Installation view ©Art Space Hyeong

Even today, when the meaning of diversity has become self-evident, hybridity remains precarious in groups that prefer to impose specific standards. In an era reluctant to acknowledge identities beyond singularity, can the value of hybridity truly persist? To overcome the discrimination and contempt historically imposed upon hybrid attributes, what kind of shift in perception is required? Perhaps merely revealing the distinctive qualities that certain objects or individuals inherently possess is sufficient for hybridity to assert its essence. That essence, which both differentiates itself from others and simultaneously defines a set of types, is in itself grand.

Hybridity must be considered as unrepresentable—a magnificence that escapes both physical and metaphysical measures of reproduction and imitation.

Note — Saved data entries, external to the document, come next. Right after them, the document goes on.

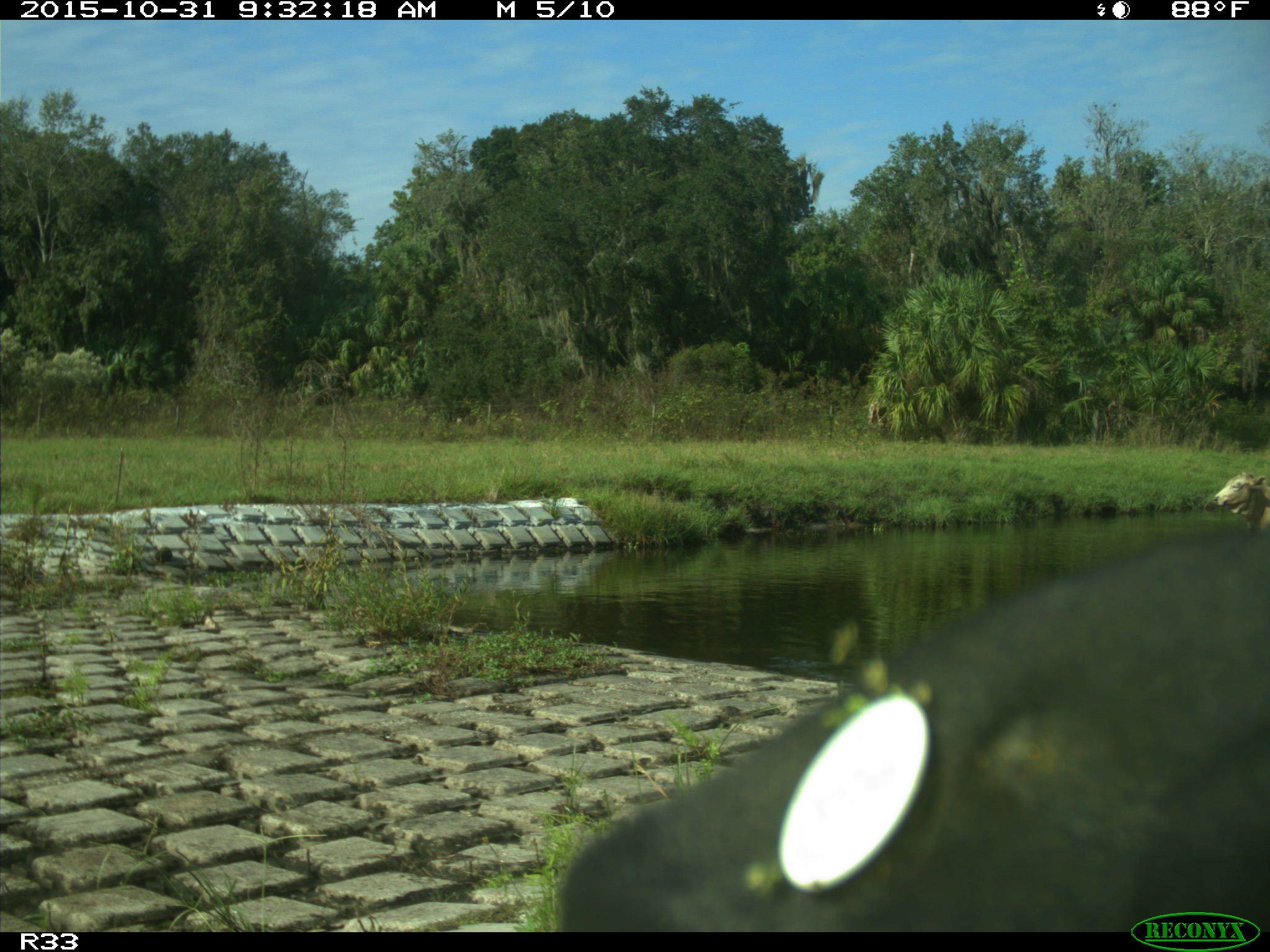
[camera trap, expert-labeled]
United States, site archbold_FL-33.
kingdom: Animalia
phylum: Chordata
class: Mammalia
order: Artiodactyla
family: Bovidae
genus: Bos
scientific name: Bos taurus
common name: domestic cow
Bos taurus (domestic cow).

It should be understood as a unique process and outcome that expands by following nature’s law of excluding recessive traits, thereby creating characteristics of extension. White, symbolizing the meaning of noble achromatism, is extracted through the method of additive mixing, confronting us with the very time–space of hybridity. Thus emerges the sublime of hybridity, which may manifest as an intensely personal categorization or as a sensation traversing the communal strata shared by many. Concepts of hybridity and the sublime, which seemed forever irreconcilable, finally converge into union.